• ASSIGNED TASK: Once the pictures are removed, restate the listing word for word.
*** SUPPLIED INFORMATION ***
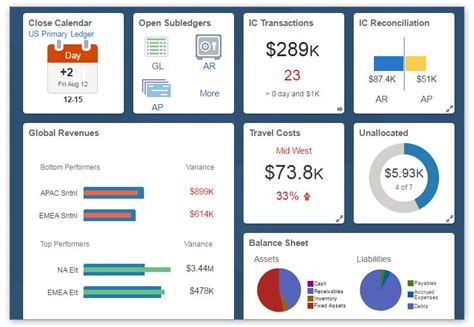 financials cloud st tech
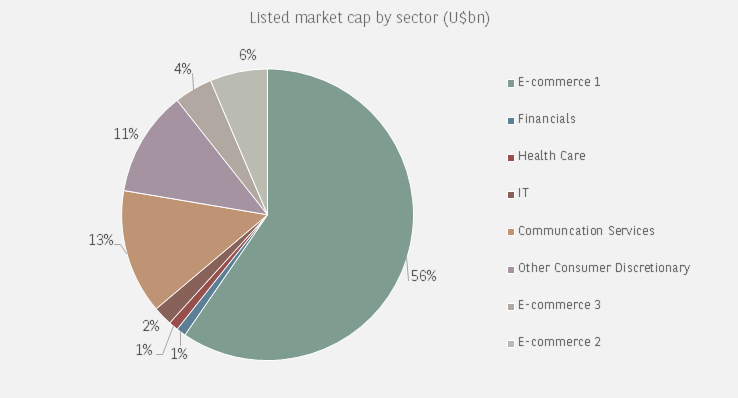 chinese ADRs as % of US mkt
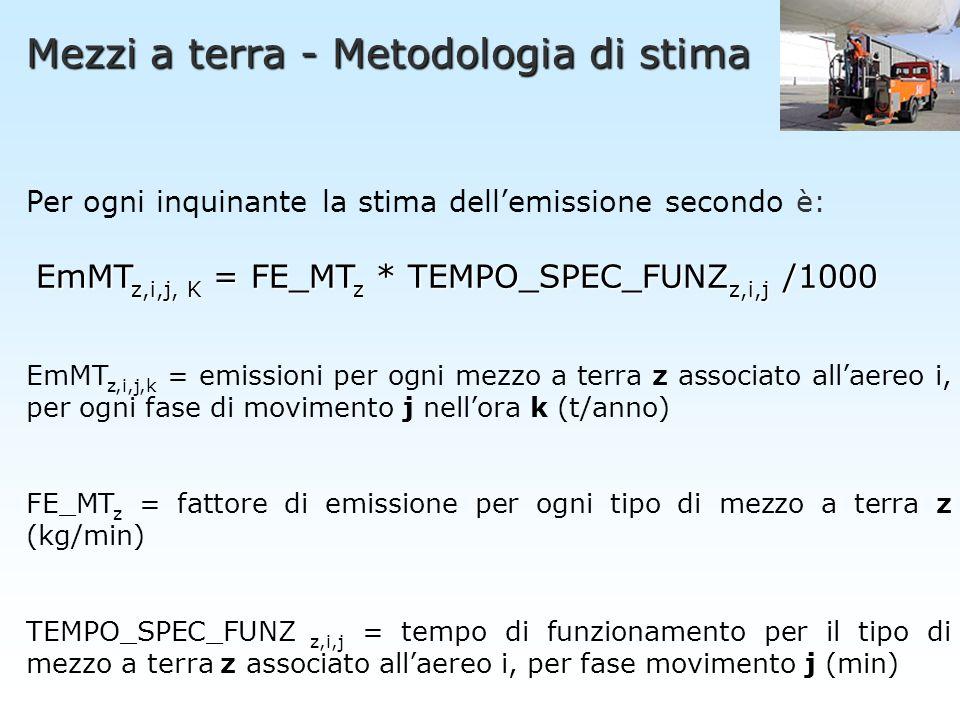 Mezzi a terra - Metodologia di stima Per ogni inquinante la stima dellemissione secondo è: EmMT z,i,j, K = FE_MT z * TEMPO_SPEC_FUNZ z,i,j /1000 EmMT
*** End of SUPPLIED INFORMATION ***
• ANSWER BOX:
 financials cloud st tech
 chinese ADRs as % of US mkt
 Mezzi a terra - Metodologia di stima Per ogni inquinante la stima dellemissione secondo è: EmMT z,i,j, K = FE_MT z * TEMPO_SPEC_FUNZ z,i,j /1000 EmMT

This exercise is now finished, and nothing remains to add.